- by Matt Halsey

Have a connected home? Have an internet connection? Then you too can have a conversation with Chinese website Baidu.

Huge Vulnerability Discovered in the Ring Doorbell This article highlights the intrinsic need for there to be a means to secure IoT devices.

It was only a few months ago that the Mirai botnet, using home video surveillance cameras, was able to launch the largest DDoS attack in history.

Read the article.

Then you can read the comments from someone claiming to be the head of security at Ring, name Matt, here (italics added):

Hi I'm the VP of Security at Ring and I thought it might be helpful to give you all some background on what you are seeing.

Occasionally at the end of live call or motion, we will lose connectivity. Rather than abandoning the entire call, we send the last few audio packets that are corrupted anyway to a non-routable address on a protocol no one uses. The right way to do that is to use a virtual interface or the loopback to discard the packets. The choice to send it to somewhere across the world and let the ISP deal with blocking is a poor design choice that the teams on working on addressing ASAP.

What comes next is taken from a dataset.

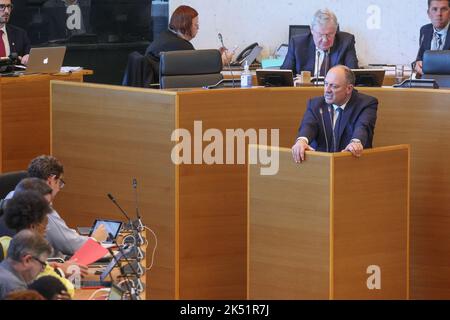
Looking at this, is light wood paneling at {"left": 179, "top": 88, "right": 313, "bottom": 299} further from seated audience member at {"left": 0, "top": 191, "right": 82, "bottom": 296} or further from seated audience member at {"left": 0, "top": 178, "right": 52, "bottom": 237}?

From a risk/disclosure perspective, it's relatively benign but like the everyone else, when my team first saw it in the wild we had similar concerns.

i will circle back when we have updated firmware.


Ring Pro doorbell - calling China?

So what to do:

1. Go to Industrial Internet Consortium and see how Dell and EMC, now Dell|EMC and Dell Technologies are helping to secure the IoT world.

2. Realize that IoT is in its infancy if not earlier where security is concerned....like when we used to leave Telnet, TFTP, and FTP ports open on our internet facing servers....

3. Be ready to help our customers understand that encryption, especially our products, can help protect them when vendors of IoT devices don't finish their job in securing the devices.